Meals are back on the table
Are you planning to meet with clients in-person this year? Did you spend money on business meals at restaurants in 2021? As many businesses are starting to travel again and feel comfortable meeting with clients face to face, one thing to note is that under the Consolidated Appropriations Act of 2021, business meals are 100 percent deductible for 2021 and 2022. Prior to 2021, meals were only 50 percent deductible.
Per IRS guidance issued last year, meals must be purchased from a restaurant, be for meetings with clients or prospects of the taxpayer, and the taxpayer or their employees must be present at the meeting. In addition, the meals cannot be lavish and if the meal is part of an entertainment event, such as a sporting event, then the meal is not deductible, as entertainment, amusement or recreational events continue to be non-deductible.
As your staff reconnects at employee events, any meals provided at a company event, such as a holiday party, would also be 100 percent deductible.
SALT deduction cap workaround programs are hot
Are you familiar with SALT deduction cap workaround programs in the states you do business? These optional programs, which are available in several states, including New York and California, can provide a workaround for the individual state and local tax deduction currently capped at $10,000 due to the Tax Cuts and Jobs Act.
These programs permit the entity to pay the state tax attributable to the income from the entities passed through to the owners at the entity level, taken as a partnership or S corporation deduction. This passes through to the partners as a credit on their individual state returns and creates a deduction at the entity level, creating a federal deduction. This deduction is in addition to the $10,000 itemized deduction limit on your personal return. For many taxpayers in high tax states, these programs can save you real money.
Under this rule, Partnerships and S corporations may annually elect to pay this tax on certain income for tax years. The election for many states needs to be made by March 15, 2022, for the 2022 tax year. Make sure reviewing these types of programs in your state is on your to-do list.
Employee retention credit reminder
The pandemic hit many PR and marketing firms hard, especially in 2020’s second quarter. The Employee Retention Credit is a program created under the CARES ACT designed to encourage businesses to maintain their staff throughout the pandemic. The ERC allows businesses to claim a cash refund of up to $26,000 per employee for qualified wages paid from March 13, 2020, through September 30, 2021.

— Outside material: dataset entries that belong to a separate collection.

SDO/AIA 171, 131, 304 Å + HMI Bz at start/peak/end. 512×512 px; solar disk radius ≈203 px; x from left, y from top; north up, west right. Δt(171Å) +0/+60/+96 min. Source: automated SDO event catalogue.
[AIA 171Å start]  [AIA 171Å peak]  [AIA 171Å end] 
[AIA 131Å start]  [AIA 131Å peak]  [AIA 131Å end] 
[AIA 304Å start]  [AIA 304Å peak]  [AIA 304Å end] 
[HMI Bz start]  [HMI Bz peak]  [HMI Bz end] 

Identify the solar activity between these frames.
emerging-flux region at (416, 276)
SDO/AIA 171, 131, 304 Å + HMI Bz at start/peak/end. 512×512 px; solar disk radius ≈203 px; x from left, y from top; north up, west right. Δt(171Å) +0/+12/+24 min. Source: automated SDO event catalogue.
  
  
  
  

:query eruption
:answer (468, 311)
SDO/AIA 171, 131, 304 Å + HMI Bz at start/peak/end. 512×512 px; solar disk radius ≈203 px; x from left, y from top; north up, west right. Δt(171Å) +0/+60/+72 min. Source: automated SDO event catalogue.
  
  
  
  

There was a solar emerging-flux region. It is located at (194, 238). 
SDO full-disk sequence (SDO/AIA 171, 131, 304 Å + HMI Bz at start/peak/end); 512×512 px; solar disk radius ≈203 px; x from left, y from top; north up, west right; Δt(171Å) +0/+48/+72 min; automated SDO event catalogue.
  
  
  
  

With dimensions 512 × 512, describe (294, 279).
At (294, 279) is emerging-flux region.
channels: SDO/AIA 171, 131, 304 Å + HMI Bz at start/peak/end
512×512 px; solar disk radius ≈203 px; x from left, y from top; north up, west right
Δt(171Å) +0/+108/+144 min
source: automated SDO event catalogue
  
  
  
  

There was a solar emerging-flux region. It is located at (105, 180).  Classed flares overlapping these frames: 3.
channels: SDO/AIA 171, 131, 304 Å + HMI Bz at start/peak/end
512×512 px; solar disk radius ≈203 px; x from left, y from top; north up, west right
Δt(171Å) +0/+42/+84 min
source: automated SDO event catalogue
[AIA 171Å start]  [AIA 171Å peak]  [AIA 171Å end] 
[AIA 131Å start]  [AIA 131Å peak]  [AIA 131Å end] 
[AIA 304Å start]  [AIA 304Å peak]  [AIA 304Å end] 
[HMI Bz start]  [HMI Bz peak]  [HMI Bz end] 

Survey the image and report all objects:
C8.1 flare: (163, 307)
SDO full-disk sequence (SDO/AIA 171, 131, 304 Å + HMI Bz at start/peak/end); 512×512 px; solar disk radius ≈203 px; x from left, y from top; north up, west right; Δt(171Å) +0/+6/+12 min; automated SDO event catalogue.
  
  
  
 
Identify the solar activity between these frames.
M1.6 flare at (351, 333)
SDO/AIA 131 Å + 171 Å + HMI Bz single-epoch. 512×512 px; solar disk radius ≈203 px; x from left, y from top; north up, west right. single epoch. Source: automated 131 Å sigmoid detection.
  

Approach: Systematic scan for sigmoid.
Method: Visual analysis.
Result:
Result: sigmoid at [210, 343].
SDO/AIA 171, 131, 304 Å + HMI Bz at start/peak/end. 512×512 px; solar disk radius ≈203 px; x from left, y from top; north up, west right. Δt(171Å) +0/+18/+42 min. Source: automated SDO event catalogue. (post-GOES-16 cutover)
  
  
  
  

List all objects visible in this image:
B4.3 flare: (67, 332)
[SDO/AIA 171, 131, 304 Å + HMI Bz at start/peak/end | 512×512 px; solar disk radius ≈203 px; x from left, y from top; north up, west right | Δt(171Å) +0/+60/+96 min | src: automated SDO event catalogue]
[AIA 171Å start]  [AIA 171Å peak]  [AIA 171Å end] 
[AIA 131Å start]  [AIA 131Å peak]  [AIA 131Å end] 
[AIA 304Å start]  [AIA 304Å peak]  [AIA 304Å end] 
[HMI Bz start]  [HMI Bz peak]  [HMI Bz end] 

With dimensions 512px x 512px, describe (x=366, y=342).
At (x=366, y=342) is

More detailed information about the ERC and qualification information is covered in a previous O’Dwyer’s article. Note that after this article was published, the Infrastructure Investment and Jobs Act ended the ERC program early, making wages paid after September 30, 2021, ineligible for the credit, except for wages paid by an eligible recovery startup business. While the Build Back Better legislation may bring additional changes to the program, this development makes applying for the credit today more important than ever to ensure you get the relief your business needs.
In this new environment, your business likely looks different than it did a few years ago. Whether you’re hiring new staff in different locations, scheduling business meals and employee events again, or looking for ways you can maximize tax deductions and credits, make sure you review and consider these items sooner rather than later.
Dominic Rovano, CPA is a partner at Janover LLC and leads the firm’s Professional Services Group.